Stored items:
============
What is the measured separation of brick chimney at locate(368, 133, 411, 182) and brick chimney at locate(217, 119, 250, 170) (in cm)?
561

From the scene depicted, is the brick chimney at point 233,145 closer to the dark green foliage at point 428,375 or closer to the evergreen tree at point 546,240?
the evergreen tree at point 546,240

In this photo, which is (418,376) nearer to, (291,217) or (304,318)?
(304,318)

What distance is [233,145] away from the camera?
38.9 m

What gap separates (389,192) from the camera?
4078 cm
============
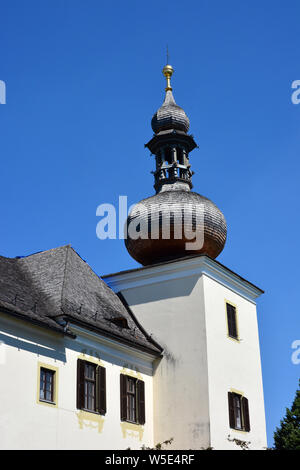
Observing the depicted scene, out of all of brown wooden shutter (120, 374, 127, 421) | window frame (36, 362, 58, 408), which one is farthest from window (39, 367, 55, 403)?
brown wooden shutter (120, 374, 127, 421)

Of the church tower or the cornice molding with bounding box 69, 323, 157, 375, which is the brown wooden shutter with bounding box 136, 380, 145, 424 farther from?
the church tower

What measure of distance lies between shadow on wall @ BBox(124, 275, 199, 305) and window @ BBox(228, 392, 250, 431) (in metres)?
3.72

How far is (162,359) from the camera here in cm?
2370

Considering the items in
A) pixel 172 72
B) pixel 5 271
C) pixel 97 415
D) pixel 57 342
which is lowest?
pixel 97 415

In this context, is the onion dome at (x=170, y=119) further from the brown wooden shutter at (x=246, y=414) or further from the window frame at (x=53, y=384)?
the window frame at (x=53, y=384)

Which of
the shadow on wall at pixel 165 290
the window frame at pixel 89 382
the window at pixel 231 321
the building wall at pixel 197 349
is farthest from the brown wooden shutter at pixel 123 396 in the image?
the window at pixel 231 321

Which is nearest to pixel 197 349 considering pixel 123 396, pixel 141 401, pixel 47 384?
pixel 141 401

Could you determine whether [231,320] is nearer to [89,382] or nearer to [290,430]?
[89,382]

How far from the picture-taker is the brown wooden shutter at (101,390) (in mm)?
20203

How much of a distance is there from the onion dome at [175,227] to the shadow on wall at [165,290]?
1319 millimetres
============
The problem:
Format the records starting at the line containing "How far from" and ending at the line containing "1319 millimetres" as a two-column CSV with the columns input and output, one row per record. Put each record's text in input and its answer in output, quote every field, and replace any line breaks with spaces.

Correct answer:
input,output
"How far from the picture-taker is the brown wooden shutter at (101,390) (in mm)?","20203"
"How much of a distance is there from the onion dome at [175,227] to the shadow on wall at [165,290]?","1319 millimetres"